While implementing the algorithms, you may use the codes from the recommended packages. In the final report, please explain reasons to select the used algorithm/package. 

In [20]:
# TODO: topic modeling using the LDA algorithm


In [21]:
# TODO: cluster the messages using a clustering algorithm


 ## 2.2 Results, evaluation and Interpretation 
 
Finally, you will describe, evaluate and interpret your findings from two methods. 

- In the report, you need to describe and discuss the similarity and difference of results from two methods.
- While evaluating the results, human judgment is very important, so visualization techniques are helpful to evaluate the identified topics in an interpreted manner. 
    
1. For evaluating the topic modelling algorithm, please first use the interactive tool **[pyLDAvis](https://nbviewer.jupyter.org/github/bmabey/pyLDAvis/blob/master/notebooks/pyLDAvis_overview.ipynb#topic=0&lambda=1&term=)** to examine the inter-topic separation of your findings. 

2. For interpreting the identified topics / clusters of both algorithms, we provide example code for several visualization techiques.
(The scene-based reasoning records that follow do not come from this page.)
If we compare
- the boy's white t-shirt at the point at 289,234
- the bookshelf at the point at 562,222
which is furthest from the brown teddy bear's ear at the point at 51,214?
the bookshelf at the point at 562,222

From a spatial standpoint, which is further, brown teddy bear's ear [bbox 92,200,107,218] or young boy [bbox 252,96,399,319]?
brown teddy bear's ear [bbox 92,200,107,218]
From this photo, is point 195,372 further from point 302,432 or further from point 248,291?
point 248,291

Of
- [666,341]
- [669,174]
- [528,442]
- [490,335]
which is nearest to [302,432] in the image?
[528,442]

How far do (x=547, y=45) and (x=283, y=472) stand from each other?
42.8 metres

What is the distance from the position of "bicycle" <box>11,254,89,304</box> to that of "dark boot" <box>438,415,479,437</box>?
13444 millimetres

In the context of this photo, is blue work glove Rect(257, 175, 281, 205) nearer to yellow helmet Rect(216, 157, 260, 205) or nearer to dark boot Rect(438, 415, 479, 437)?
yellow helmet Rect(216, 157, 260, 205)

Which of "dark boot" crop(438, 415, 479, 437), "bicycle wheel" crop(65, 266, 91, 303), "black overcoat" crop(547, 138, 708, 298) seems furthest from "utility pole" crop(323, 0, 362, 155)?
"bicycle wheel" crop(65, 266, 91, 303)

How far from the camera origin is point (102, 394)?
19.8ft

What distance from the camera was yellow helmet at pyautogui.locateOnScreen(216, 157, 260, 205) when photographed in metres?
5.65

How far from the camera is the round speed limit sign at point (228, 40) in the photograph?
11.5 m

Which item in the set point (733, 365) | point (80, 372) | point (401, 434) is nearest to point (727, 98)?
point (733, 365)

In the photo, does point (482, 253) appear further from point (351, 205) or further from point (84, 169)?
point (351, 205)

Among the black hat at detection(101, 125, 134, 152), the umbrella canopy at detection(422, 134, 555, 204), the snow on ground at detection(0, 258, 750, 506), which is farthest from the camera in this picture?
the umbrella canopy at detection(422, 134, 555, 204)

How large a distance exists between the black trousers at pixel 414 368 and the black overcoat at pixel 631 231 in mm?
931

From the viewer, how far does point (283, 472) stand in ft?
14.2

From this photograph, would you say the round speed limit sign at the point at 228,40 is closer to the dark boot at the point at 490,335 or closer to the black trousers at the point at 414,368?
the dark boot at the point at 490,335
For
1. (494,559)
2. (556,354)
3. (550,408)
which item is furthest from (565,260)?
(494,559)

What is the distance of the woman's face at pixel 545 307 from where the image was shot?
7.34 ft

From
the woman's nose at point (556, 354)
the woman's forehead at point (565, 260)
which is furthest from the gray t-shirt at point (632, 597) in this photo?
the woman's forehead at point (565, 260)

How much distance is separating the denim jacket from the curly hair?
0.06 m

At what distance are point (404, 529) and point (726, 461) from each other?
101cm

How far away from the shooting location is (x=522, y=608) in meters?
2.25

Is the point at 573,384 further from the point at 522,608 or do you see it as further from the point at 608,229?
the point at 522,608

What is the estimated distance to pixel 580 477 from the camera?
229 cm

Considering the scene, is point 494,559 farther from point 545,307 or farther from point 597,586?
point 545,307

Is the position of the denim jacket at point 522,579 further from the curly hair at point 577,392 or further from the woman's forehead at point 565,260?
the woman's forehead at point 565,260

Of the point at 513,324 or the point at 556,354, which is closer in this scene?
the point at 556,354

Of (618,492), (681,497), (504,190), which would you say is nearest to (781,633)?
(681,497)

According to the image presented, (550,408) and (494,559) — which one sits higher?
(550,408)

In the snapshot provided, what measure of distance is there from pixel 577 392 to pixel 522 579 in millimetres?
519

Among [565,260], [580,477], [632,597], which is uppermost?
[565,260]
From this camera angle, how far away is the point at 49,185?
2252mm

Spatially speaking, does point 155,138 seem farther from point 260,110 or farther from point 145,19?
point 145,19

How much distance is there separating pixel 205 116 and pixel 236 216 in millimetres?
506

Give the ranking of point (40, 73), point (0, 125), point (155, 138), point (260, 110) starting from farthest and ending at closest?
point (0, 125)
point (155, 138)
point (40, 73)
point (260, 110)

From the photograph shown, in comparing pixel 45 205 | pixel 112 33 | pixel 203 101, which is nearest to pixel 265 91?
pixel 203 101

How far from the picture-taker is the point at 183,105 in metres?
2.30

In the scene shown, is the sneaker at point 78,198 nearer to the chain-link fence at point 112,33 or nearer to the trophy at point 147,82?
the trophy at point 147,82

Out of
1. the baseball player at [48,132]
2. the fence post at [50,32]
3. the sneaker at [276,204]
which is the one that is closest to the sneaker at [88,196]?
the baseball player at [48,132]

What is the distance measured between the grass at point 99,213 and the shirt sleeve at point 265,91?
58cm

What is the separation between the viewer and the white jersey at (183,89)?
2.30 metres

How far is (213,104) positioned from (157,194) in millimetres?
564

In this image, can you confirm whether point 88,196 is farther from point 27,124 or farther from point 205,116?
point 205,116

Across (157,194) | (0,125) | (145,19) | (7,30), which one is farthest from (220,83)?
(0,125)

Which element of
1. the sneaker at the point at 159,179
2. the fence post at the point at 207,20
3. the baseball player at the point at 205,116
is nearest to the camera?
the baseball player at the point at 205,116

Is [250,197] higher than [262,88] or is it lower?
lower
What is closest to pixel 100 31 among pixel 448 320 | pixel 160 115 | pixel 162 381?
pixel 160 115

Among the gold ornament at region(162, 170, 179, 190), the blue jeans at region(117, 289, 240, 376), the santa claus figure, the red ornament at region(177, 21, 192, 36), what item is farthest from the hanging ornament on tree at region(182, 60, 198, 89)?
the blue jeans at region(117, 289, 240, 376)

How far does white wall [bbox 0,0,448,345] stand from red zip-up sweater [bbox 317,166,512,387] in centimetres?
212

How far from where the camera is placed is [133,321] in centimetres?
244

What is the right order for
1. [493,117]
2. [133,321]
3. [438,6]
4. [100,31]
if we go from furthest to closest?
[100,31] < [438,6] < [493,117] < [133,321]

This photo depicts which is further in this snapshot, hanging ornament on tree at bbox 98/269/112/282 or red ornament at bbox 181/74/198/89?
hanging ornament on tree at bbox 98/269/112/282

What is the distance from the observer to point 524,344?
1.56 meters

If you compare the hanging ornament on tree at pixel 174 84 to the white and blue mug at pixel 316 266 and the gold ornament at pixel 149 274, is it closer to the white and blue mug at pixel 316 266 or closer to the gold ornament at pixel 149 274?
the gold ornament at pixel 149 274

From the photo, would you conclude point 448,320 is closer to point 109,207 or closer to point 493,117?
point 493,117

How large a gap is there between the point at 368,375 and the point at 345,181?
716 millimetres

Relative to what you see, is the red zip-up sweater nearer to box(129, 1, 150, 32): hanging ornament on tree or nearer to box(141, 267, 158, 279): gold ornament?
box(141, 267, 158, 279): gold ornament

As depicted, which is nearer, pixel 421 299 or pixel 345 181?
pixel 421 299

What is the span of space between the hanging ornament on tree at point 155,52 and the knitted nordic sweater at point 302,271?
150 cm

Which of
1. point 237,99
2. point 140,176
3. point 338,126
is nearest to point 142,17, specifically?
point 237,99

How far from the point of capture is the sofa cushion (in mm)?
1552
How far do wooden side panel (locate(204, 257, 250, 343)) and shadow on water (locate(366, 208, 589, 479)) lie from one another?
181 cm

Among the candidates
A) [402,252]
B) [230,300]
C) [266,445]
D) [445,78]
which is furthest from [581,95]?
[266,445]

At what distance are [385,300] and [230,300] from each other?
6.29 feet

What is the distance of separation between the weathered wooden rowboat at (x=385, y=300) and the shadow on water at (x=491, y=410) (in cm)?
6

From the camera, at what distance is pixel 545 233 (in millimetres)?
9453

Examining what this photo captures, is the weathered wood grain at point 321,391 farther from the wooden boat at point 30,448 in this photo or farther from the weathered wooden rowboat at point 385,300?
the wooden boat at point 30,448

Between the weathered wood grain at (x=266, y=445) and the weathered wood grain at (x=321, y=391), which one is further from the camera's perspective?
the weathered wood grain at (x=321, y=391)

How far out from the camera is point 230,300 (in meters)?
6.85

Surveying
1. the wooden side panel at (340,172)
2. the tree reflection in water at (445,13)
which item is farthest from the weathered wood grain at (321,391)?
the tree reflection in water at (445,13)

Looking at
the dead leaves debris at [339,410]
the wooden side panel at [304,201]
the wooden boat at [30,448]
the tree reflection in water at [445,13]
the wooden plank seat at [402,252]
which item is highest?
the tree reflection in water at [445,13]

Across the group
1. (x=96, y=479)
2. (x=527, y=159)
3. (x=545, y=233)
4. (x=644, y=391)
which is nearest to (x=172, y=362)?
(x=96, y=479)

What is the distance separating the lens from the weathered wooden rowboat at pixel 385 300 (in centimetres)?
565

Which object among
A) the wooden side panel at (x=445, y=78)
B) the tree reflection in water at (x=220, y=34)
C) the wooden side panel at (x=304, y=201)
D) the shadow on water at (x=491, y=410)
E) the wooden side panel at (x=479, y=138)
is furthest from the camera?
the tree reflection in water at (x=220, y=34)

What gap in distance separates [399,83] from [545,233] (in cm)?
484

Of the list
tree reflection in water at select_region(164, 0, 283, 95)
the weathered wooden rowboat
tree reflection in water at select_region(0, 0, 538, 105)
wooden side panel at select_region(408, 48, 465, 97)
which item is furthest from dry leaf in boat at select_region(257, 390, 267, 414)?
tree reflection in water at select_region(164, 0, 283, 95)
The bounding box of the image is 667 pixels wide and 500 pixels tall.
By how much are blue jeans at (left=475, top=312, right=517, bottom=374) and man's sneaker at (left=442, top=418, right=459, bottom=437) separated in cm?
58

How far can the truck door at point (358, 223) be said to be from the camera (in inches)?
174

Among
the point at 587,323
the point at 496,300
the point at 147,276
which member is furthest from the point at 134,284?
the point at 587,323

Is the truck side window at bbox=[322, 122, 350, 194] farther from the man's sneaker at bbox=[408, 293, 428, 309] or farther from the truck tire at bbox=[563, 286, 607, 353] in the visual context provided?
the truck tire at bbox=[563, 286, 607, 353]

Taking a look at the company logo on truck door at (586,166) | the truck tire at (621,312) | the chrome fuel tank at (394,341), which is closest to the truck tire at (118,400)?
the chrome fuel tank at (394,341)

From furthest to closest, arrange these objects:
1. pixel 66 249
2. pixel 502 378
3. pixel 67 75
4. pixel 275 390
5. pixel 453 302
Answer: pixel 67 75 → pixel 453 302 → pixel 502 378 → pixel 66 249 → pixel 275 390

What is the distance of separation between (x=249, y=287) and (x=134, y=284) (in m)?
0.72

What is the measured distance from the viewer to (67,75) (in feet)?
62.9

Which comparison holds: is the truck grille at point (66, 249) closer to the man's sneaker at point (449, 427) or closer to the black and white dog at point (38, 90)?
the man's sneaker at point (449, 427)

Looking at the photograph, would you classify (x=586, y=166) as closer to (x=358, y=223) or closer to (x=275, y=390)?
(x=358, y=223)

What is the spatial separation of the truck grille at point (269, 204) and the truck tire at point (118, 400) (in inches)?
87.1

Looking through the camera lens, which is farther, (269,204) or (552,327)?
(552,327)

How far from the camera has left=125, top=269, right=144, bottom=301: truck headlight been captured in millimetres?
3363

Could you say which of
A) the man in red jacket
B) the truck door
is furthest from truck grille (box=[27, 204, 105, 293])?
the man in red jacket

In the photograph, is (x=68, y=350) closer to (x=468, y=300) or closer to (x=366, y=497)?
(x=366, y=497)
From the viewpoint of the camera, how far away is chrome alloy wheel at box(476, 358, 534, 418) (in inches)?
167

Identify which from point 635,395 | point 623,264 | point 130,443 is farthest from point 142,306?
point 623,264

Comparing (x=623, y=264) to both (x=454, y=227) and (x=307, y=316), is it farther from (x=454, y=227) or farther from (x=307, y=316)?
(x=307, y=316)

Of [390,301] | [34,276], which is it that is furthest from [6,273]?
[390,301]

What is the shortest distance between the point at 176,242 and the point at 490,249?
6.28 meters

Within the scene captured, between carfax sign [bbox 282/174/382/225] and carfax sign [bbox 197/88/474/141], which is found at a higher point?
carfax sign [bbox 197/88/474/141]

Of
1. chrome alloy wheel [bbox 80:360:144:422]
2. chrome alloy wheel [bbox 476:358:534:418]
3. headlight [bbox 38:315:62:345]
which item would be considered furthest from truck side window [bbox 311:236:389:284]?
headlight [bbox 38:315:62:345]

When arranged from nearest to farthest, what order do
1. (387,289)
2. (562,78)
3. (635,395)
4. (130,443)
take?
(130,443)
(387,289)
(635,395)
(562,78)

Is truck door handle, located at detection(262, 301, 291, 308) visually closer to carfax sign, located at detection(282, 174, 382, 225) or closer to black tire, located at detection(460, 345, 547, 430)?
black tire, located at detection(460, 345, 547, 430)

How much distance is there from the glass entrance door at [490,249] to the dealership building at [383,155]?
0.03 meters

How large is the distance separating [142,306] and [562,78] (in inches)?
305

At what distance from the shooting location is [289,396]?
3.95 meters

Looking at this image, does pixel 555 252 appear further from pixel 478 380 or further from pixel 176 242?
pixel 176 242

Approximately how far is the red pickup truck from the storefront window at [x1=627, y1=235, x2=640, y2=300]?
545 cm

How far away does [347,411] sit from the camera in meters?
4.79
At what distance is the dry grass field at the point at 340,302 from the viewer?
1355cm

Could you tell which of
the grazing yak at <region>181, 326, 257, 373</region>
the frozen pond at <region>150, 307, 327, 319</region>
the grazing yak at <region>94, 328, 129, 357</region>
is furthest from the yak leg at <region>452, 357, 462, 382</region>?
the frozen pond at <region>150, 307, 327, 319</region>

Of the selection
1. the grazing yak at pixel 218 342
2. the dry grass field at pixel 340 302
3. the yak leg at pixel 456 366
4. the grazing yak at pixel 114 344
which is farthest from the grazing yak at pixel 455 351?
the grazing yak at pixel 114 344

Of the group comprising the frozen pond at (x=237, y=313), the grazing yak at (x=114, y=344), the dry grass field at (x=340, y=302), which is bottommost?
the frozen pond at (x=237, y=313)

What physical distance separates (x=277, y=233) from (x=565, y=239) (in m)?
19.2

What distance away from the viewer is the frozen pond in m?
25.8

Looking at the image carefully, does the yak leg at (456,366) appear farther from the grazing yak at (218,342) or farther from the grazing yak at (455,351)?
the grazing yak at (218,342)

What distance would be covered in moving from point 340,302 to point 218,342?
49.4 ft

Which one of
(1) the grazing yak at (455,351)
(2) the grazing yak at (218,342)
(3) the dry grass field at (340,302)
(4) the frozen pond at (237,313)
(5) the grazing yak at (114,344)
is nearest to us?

You can use multiple ones to evaluate your results or come up with visualisations on your own. The files contain examples for how to use the visualisation functions.


In [1]:
# TODO: evaluation 


# Bonus Tasks 

We would like to challenge you with the following bonus task. For each task that is successfully completed, you may obtain max. 1 extra point. 

1. Implement another clustering algorithm or design your own clustering algorithm. Discuss your findings and explain why this is a better (or worse) clustering algorithm than the above one (the clustering algorithm, not LDA).

2. Can you think of other evaluation methods than the provided visualization techniques? If so, implement one and explain why it is a good evaluation for our task.